## Problem requirements
Please pull out every line below that contains the string "bbox". Only matches in the same case count.

------------------------------------------------------------

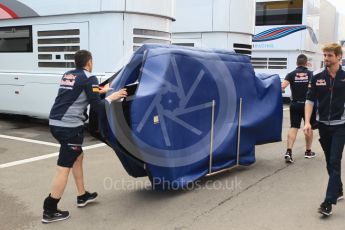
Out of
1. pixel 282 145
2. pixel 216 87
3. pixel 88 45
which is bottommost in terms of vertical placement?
pixel 282 145

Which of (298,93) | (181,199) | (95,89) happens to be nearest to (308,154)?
(298,93)

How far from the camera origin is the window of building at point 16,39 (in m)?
10.3

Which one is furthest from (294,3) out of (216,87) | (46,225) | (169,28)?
(46,225)

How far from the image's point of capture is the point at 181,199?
5395 mm

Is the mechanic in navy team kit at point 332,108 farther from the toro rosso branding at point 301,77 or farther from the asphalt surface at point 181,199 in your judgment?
the toro rosso branding at point 301,77

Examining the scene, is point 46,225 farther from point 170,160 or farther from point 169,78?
point 169,78

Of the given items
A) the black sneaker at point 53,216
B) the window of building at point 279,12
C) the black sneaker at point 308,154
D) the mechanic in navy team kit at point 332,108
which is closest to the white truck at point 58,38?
the black sneaker at point 308,154

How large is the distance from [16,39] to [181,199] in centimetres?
689

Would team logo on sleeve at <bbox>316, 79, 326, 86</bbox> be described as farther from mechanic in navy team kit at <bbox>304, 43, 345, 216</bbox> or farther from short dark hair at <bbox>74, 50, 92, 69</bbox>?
short dark hair at <bbox>74, 50, 92, 69</bbox>

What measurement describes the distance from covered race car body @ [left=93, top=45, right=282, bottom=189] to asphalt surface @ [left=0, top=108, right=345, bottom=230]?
0.86 ft

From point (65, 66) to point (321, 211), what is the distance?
6.51 meters

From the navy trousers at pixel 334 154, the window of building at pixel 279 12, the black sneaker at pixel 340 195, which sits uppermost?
the window of building at pixel 279 12

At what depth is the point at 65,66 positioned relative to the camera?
381 inches

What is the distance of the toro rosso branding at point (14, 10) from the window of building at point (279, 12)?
31.8ft
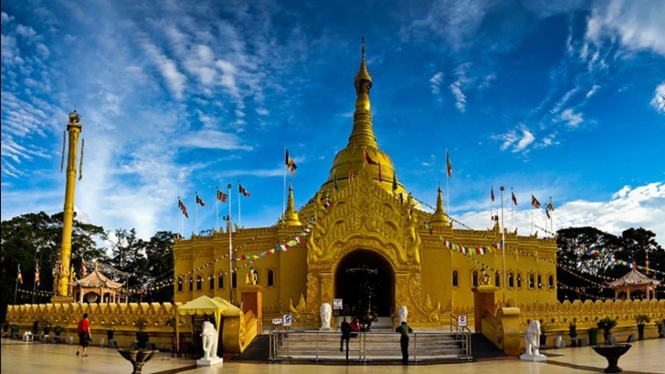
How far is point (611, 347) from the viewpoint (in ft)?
59.8

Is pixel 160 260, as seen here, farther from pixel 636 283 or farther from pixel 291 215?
pixel 636 283

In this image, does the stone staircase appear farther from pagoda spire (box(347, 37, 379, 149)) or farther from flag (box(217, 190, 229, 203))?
pagoda spire (box(347, 37, 379, 149))

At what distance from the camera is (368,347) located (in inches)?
971

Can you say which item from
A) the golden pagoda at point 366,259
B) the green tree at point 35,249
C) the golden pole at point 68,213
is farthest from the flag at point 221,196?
the green tree at point 35,249

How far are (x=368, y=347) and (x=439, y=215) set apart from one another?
793 inches

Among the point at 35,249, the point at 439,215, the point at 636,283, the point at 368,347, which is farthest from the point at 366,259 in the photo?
the point at 35,249

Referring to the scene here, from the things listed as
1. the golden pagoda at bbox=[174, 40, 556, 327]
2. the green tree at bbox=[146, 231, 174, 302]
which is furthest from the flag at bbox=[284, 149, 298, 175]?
the green tree at bbox=[146, 231, 174, 302]

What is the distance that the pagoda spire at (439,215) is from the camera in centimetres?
4312

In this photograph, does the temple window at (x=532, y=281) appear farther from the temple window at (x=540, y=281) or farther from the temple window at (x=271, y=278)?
the temple window at (x=271, y=278)

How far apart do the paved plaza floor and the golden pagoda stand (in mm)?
6525

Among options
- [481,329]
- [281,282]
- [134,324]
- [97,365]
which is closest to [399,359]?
[481,329]

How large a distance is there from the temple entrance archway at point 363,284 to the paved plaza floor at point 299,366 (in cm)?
1369

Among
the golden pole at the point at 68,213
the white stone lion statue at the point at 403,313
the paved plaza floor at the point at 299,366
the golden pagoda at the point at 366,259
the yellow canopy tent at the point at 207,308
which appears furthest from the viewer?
the golden pole at the point at 68,213

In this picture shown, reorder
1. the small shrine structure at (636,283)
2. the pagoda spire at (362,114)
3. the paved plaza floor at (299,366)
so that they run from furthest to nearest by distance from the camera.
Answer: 1. the pagoda spire at (362,114)
2. the small shrine structure at (636,283)
3. the paved plaza floor at (299,366)
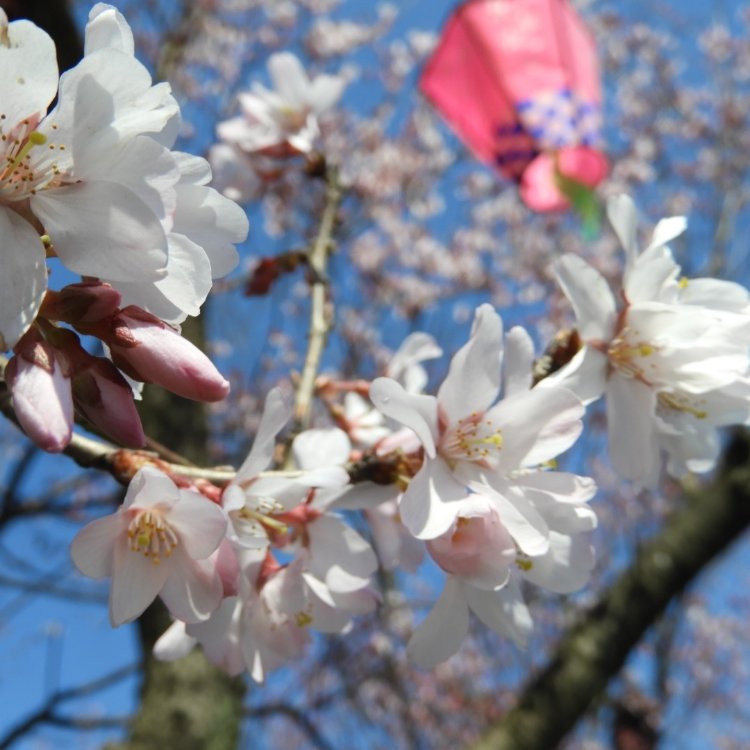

------------------------------------------------------------

## Exercise output
Would team logo on sleeve at <bbox>316, 79, 326, 86</bbox> be described as farther from mechanic in navy team kit at <bbox>304, 43, 345, 216</bbox> or farther from short dark hair at <bbox>74, 50, 92, 69</bbox>?
short dark hair at <bbox>74, 50, 92, 69</bbox>
1. the golden pagoda at bbox=[174, 40, 556, 327]
2. the green tree at bbox=[146, 231, 174, 302]
which is furthest from the flag at bbox=[284, 149, 298, 175]?
the green tree at bbox=[146, 231, 174, 302]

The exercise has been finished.